0

The parametric equations are

$$x = 2 + 3t$$ $$y = 3-t$$ $$z= 1+t$$

Let $\alpha: A_1x + B_1y + C_1z + D_1 = 0$ and $\beta: A_2x + B_2y + C_2z + D_2 = 0$ be the equations of two intersecting planes.

To make it clear, I'm asked to go from to $(x,y,z) \to \alpha$ and $\beta$.

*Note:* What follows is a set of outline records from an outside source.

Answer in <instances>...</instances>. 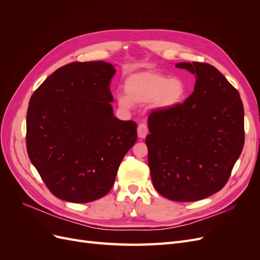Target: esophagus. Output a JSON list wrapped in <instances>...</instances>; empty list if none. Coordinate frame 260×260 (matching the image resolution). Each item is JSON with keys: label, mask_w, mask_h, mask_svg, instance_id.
<instances>
[{"label": "esophagus", "mask_w": 260, "mask_h": 260, "mask_svg": "<svg viewBox=\"0 0 260 260\" xmlns=\"http://www.w3.org/2000/svg\"><path fill=\"white\" fill-rule=\"evenodd\" d=\"M147 133H148L147 125L145 123H140L138 125V136H139V138H141V139L145 138L147 136Z\"/></svg>", "instance_id": "obj_1"}]
</instances>
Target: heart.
Returning <instances> with one entry per match:
<instances>
[{
    "mask_svg": "<svg viewBox=\"0 0 260 260\" xmlns=\"http://www.w3.org/2000/svg\"><path fill=\"white\" fill-rule=\"evenodd\" d=\"M125 94H117V102L121 107L129 108L132 103L145 104L152 102L154 107L169 109L177 106L185 94L184 83L178 78L154 72L132 74L124 80Z\"/></svg>",
    "mask_w": 260,
    "mask_h": 260,
    "instance_id": "1",
    "label": "heart"
}]
</instances>
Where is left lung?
<instances>
[{
  "label": "left lung",
  "mask_w": 260,
  "mask_h": 260,
  "mask_svg": "<svg viewBox=\"0 0 260 260\" xmlns=\"http://www.w3.org/2000/svg\"><path fill=\"white\" fill-rule=\"evenodd\" d=\"M195 75L182 104L148 117L145 143L156 191L176 202H195L221 190L244 146L240 93L206 62H178Z\"/></svg>",
  "instance_id": "obj_1"
}]
</instances>
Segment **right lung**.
I'll use <instances>...</instances> for the list:
<instances>
[{
    "label": "right lung",
    "mask_w": 260,
    "mask_h": 260,
    "mask_svg": "<svg viewBox=\"0 0 260 260\" xmlns=\"http://www.w3.org/2000/svg\"><path fill=\"white\" fill-rule=\"evenodd\" d=\"M112 64L75 61L49 76L27 111L28 156L49 190L72 203L105 196L136 143L137 123L114 116Z\"/></svg>",
    "instance_id": "1"
}]
</instances>
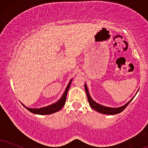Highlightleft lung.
Here are the masks:
<instances>
[{
  "label": "left lung",
  "instance_id": "8db88e82",
  "mask_svg": "<svg viewBox=\"0 0 148 148\" xmlns=\"http://www.w3.org/2000/svg\"><path fill=\"white\" fill-rule=\"evenodd\" d=\"M84 87H85V91L86 92L87 97H88V103L89 105L90 106V107L92 108V109H94L95 110H96L97 112L101 113V114H118V113L121 112L125 108L127 107V106L130 103L131 101L134 99V97L132 99H131L130 101H129L127 103H125V105L122 106L121 107H117V108H111V107H107L104 106H102L99 103H97V102L94 101L93 99L91 98L90 96V94H89L88 88H87V86L86 84H84Z\"/></svg>",
  "mask_w": 148,
  "mask_h": 148
}]
</instances>
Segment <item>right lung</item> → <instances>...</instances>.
<instances>
[{"label":"right lung","mask_w":148,"mask_h":148,"mask_svg":"<svg viewBox=\"0 0 148 148\" xmlns=\"http://www.w3.org/2000/svg\"><path fill=\"white\" fill-rule=\"evenodd\" d=\"M72 80L73 79H71L70 80V82H69L68 85H67L66 88V90L64 91V92L63 93L62 96V97L60 98L57 102L53 103V104L47 106H45V107L40 108H28L25 106L23 104V103H22V104L29 111H30L31 112L34 113V114H52V113L58 112V111L61 110V109L62 108V107L64 106V105L65 104L66 99L67 92H68V90L69 89V87H70L71 86Z\"/></svg>","instance_id":"right-lung-1"}]
</instances>
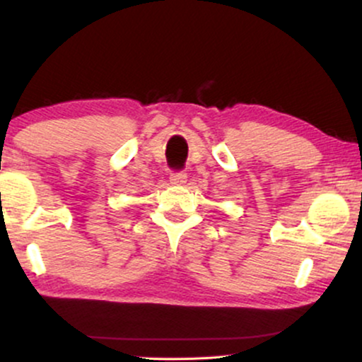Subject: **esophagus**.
Listing matches in <instances>:
<instances>
[{"instance_id":"obj_1","label":"esophagus","mask_w":362,"mask_h":362,"mask_svg":"<svg viewBox=\"0 0 362 362\" xmlns=\"http://www.w3.org/2000/svg\"><path fill=\"white\" fill-rule=\"evenodd\" d=\"M187 182V173L185 172H175L170 175V184L173 185H184Z\"/></svg>"}]
</instances>
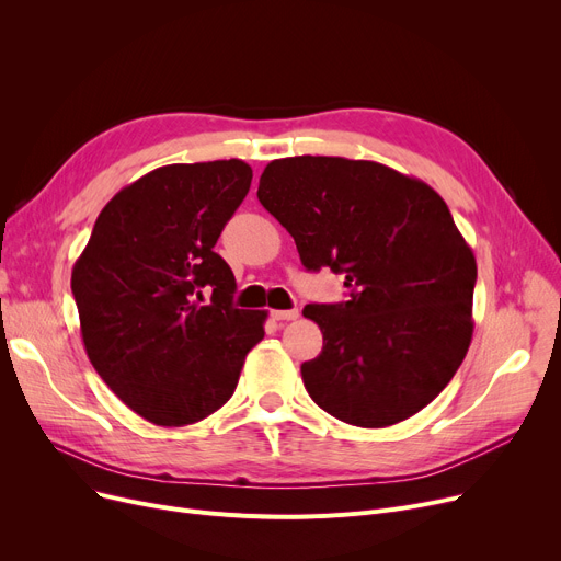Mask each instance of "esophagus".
Listing matches in <instances>:
<instances>
[{
    "instance_id": "34e87169",
    "label": "esophagus",
    "mask_w": 561,
    "mask_h": 561,
    "mask_svg": "<svg viewBox=\"0 0 561 561\" xmlns=\"http://www.w3.org/2000/svg\"><path fill=\"white\" fill-rule=\"evenodd\" d=\"M298 316H300L298 309H277V311H273L275 320H296Z\"/></svg>"
}]
</instances>
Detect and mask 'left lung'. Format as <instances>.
I'll use <instances>...</instances> for the list:
<instances>
[{
  "label": "left lung",
  "mask_w": 561,
  "mask_h": 561,
  "mask_svg": "<svg viewBox=\"0 0 561 561\" xmlns=\"http://www.w3.org/2000/svg\"><path fill=\"white\" fill-rule=\"evenodd\" d=\"M256 195L307 271L330 265L352 288L302 311L322 332L300 368L311 400L357 427L419 414L473 339L478 265L444 197L389 165L309 154L271 161Z\"/></svg>",
  "instance_id": "left-lung-1"
}]
</instances>
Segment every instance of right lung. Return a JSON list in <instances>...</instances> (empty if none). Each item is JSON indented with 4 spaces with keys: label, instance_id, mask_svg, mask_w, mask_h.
<instances>
[{
    "label": "right lung",
    "instance_id": "right-lung-1",
    "mask_svg": "<svg viewBox=\"0 0 561 561\" xmlns=\"http://www.w3.org/2000/svg\"><path fill=\"white\" fill-rule=\"evenodd\" d=\"M250 182L241 159L147 172L113 195L75 261L85 355L106 387L154 425L211 416L263 339L268 311L231 305L236 279L214 252Z\"/></svg>",
    "mask_w": 561,
    "mask_h": 561
}]
</instances>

It can be seen that the vector lying on the of intersection of the planes has coordinates $(3,-1,1)$. Since this vector is perpendicular to both normal vectors to the planes we have that

$$B_1C_2-B_2C_1=3$$ $$C_1A_2 - C_2A_1 =-1$$ $$A_1B_2- A_2B_1 = 1$$

And here I'm stuck. I don't this is the path, since I got 3 equations in 6 unknowns. The other thing I was thinking was to plug the parametric equations in the equations of the planes, in order to get something in terms of $t$ but it doesn't look that helpful either.

asd
  • 1,765
  • 1
    It should come as no surprise that your system of equations is underdetermined since there is an infinite number of planes that contain this line, any two of which would serve as a solution. – amd Nov 03 '16 at 20:21

1 Answers1

1

The parametric equations of the line $\;D\;$ are

$x=2+3t$

$y=3-t$

$z=1+t$.

from the second, we get $\;\;t=3-y\;\;$ which we replace in the others to obtain the planes equations

$$P_1\;:\;x+3y=11$$ and $$P_2\;:\;y+z=4.$$

we check that $D\in P_1$ and $D\in P_2$.